» **Brano di testo**:
L’idea di usare il moto dei pedali di una bicicletta per generare energia non è nuova – oltre che accendere il fanale del veicolo, con la forza di una dinamo qualcuno ha già pensato di alimentare, per esempio, il caricabatterie dei telefonini in quei paesi dove le prese di corrente scarseggiano.

Alla Nippon Basic di Kawasaki, vicino a Tokyo, hanno pensato a un utilizzo ancora più originale e, considerando che ogni anno nel mondo quasi due milioni di bambini muoiono di sete, senz’altro più utile: sfruttare la forza della pedalata per far filtrare acqua contaminata in modo da renderla potabile.

L’impianto si chiama Cycloclean e consiste in una bici sportiva, con gomme a prova di foratura e un impianto filtrante contenuto in una scatola alloggiata sopra la ruota posteriore del velocipede. Ai lati della gomma sono agganciate tre cartucce filtranti.

Senza bisogno di benzina o elettricità il congegno, collegato alla catena della bicicletta, può produrre fino a cinque litri di acqua pura al minuto il che è sufficiente, secondo la ditta che l’ha brevettato, per ricavare con dieci giorni di lavoro una quantità di liquido sufficiente e dissetare 1.500 persone.

La pompa è in grado di attingere acqua fino a cinque metri di profondità. “Se puoi pedalare fino a un fiume, uno stagno o a una pozza – spiega il presidente della società Yuichi Katsuura – tutto quello di cui hai bisogno è la forza delle gambe per produrre dell’acqua da bere”.

Cycloclean è stata lanciata alcuni anni orsono su piccola scala in Giappone; dato anche il costo non irrisorio – 550.000 yen (4.800 euro) – finora ne sono stati venduti soltanto duecento esemplari, per lo più a enti locali giapponesi, ma le recenti emergenze umanitarie in paesi come la Cambogia, le Filippine e il Bangladesh, stanno spingendo la Nippon Basic ad ampliare la produzione.

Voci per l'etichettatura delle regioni

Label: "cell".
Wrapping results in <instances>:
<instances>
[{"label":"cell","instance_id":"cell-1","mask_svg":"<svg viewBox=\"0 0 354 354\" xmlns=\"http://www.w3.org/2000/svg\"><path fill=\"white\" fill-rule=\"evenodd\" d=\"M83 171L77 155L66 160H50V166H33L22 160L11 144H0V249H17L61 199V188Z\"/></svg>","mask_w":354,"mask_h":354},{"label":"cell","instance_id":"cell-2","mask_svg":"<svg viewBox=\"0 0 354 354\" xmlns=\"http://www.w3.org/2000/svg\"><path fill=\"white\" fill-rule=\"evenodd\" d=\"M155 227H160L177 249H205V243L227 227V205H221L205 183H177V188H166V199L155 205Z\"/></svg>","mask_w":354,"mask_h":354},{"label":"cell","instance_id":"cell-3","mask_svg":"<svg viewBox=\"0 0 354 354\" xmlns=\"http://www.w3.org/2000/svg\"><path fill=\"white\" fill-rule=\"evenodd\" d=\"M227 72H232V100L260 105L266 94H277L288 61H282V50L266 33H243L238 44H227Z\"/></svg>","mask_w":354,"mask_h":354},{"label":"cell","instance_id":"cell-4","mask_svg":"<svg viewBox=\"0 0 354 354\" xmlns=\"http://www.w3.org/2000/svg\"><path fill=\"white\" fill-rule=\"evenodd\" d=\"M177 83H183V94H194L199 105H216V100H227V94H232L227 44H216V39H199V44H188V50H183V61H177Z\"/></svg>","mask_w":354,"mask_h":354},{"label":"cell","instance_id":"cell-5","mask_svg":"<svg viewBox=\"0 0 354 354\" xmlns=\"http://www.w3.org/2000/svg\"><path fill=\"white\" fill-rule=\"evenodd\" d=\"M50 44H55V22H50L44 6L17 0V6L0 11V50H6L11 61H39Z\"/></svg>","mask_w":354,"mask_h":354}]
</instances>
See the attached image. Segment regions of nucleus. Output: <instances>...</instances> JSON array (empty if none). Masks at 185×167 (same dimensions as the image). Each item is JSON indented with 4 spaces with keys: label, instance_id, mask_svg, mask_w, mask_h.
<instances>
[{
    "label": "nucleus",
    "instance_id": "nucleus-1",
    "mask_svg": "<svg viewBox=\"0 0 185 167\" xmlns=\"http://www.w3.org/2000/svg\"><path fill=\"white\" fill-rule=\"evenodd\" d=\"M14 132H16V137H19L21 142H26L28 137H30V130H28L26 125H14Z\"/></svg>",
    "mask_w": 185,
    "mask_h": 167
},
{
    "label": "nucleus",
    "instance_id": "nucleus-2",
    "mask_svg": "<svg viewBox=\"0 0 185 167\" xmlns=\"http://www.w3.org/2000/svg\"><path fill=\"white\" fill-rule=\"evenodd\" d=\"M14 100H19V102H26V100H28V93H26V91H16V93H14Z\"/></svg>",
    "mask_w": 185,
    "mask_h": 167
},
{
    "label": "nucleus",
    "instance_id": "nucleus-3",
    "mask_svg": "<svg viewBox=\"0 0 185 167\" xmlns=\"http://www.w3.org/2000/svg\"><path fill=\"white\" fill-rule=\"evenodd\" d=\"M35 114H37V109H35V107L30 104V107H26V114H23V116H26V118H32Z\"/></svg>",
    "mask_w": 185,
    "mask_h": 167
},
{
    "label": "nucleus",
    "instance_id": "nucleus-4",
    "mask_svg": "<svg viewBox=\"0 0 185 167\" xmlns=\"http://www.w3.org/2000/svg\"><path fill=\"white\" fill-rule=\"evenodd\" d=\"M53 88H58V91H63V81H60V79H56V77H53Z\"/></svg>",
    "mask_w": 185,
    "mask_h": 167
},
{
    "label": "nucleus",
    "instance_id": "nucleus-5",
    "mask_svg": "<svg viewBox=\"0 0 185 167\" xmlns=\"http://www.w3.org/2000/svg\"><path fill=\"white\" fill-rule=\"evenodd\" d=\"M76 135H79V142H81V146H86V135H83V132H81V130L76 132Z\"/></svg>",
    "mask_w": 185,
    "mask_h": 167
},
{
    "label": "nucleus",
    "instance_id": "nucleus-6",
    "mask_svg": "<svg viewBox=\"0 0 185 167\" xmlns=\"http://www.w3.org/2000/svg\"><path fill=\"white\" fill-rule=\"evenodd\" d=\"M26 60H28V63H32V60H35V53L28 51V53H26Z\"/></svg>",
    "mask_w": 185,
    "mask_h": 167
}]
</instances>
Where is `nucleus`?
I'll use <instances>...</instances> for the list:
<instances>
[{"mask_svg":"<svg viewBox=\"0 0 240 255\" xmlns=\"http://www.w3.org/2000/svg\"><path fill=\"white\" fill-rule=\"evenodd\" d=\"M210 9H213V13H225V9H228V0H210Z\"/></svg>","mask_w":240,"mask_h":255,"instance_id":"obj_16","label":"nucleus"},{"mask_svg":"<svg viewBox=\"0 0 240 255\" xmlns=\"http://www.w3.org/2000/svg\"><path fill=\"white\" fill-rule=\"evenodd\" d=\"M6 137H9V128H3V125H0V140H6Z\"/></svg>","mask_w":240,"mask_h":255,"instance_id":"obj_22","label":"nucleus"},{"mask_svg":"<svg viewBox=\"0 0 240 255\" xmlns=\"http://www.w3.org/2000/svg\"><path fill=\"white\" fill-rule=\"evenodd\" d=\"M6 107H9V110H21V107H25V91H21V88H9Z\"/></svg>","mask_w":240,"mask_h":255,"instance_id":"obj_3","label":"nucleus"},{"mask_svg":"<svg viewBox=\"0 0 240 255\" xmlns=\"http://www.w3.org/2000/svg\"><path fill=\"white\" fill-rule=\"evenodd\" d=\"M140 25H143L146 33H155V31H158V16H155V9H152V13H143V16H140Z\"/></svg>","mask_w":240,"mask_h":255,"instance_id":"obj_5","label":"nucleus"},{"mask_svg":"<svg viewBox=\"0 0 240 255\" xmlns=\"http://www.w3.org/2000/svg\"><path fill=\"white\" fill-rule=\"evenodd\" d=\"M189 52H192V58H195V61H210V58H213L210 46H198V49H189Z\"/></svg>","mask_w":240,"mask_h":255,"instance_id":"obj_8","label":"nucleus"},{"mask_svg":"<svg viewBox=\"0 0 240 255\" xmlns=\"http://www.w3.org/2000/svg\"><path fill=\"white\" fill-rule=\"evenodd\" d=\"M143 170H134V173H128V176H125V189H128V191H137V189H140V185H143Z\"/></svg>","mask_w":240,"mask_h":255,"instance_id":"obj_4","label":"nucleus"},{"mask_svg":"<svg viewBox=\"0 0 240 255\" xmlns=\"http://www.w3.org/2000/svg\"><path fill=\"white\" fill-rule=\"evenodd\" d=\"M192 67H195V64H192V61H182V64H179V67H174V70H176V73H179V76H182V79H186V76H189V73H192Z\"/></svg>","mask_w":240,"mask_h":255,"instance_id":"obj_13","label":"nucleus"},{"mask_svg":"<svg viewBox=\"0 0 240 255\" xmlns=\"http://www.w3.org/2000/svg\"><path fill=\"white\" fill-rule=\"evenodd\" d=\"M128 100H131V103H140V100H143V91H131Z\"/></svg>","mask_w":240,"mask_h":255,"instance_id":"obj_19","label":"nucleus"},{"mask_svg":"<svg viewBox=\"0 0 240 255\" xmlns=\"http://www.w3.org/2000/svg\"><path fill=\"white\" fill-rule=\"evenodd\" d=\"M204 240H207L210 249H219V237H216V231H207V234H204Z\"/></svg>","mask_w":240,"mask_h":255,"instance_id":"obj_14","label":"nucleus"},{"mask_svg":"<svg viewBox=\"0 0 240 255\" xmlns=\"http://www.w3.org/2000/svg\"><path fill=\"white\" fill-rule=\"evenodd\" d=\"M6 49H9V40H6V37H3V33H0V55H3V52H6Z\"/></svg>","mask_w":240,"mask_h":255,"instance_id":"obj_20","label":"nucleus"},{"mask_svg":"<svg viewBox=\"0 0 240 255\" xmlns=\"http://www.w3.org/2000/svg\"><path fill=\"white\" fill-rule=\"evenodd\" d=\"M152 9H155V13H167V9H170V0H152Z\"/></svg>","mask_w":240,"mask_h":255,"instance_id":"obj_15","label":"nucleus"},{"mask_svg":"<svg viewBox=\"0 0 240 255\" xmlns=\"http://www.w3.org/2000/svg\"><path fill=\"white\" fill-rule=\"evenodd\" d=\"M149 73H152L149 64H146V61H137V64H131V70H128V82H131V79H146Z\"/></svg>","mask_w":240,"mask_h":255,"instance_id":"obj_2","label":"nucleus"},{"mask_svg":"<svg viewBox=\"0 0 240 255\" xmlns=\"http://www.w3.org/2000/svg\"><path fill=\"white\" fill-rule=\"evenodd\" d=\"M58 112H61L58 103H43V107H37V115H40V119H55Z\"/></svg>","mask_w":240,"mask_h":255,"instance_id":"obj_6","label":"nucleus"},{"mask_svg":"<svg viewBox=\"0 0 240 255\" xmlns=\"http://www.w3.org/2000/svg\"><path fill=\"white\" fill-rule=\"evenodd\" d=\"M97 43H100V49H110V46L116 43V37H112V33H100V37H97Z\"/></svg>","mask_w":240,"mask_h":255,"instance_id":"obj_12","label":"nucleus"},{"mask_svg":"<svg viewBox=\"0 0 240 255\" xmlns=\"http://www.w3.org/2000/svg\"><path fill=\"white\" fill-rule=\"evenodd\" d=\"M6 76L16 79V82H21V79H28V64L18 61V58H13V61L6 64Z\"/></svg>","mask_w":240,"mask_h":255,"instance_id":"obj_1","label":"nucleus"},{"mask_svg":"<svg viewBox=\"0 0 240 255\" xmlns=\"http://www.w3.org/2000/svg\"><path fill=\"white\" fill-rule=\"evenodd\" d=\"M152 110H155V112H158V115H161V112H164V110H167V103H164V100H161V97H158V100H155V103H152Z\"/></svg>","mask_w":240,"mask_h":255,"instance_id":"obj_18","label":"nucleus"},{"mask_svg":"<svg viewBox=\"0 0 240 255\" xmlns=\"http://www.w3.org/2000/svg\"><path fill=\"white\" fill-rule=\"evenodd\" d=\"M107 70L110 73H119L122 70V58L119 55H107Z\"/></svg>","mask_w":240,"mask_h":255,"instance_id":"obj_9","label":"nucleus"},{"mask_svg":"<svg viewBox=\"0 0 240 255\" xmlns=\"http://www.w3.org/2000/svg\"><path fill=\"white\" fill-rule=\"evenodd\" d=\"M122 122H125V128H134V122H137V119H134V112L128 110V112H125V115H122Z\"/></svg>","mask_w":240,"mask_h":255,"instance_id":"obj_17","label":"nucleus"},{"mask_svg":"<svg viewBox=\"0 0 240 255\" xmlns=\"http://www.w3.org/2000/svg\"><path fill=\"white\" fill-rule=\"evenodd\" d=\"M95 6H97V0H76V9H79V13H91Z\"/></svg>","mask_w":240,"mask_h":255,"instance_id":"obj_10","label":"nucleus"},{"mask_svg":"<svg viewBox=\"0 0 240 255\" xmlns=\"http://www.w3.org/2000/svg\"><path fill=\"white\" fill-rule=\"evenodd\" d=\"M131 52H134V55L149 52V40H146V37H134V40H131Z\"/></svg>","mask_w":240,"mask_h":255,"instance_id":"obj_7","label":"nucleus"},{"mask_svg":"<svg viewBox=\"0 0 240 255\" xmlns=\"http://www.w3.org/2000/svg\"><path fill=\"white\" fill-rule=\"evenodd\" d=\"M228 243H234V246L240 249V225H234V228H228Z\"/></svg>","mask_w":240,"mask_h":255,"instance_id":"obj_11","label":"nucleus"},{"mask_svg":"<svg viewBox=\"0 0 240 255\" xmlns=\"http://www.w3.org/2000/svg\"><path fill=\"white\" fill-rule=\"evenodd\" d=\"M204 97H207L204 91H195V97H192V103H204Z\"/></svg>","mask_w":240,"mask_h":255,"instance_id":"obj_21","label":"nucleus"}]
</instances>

» **Cosa fare**:
**a)** Secondo il brano sulla bicicletta Cycloclean, fino a quale profondità la pompa riesce ad attingere acqua?
**b)** Prosegui il brano sulla bicicletta depuratrice Cycloclean a partire dalla sua ultima frase.

» **Risposte per compito**:
**a)** Fino a cinque metri di profondità.

**b)**
Il Bangladesh è uno dei mercati più promettenti, tanto che l’azienda ha deciso di produrre in loco, in partnership con un costruttore di biciclette locale, in modo da ridurre il più possibile i costi e di conseguenza il prezzo. “La partnership dovrebbe entrare a regime per la fine di aprile – racconta Katsuura – e puntiamo a una produzione iniziale di cento-duecento unità all’anno”.

Oltre che fornire acqua potabile, la Cycloclean secondo gli inventori, potrebbe rappresentare in futuro una preziosa fonte alternativa di reddito per la popolazione del Bangladesh, man mano che l’economia del Paese andrà irrobustendosi e il lavoro delle migliaia di persone che trainano i risciò sarà sempre meno richiesto.

Tuttavia questo sarebbe soltanto un effetto secondario per un paese in cui le frequenti inondazioni e l’opera delle maree infieriscono impietosamente, rendendo difficile trovare acqua dolce nelle regioni costiere, e dove le falde acquifere sono spesso contaminate dall’arsenico contenuto nel sottosuolo. Qui la disponibilità di acqua potabile rappresenta davvero un’emergenza, e anche una singola bicicletta decontaminante potrebbe fare la differenza fra la vita e la morte per avvelenamento.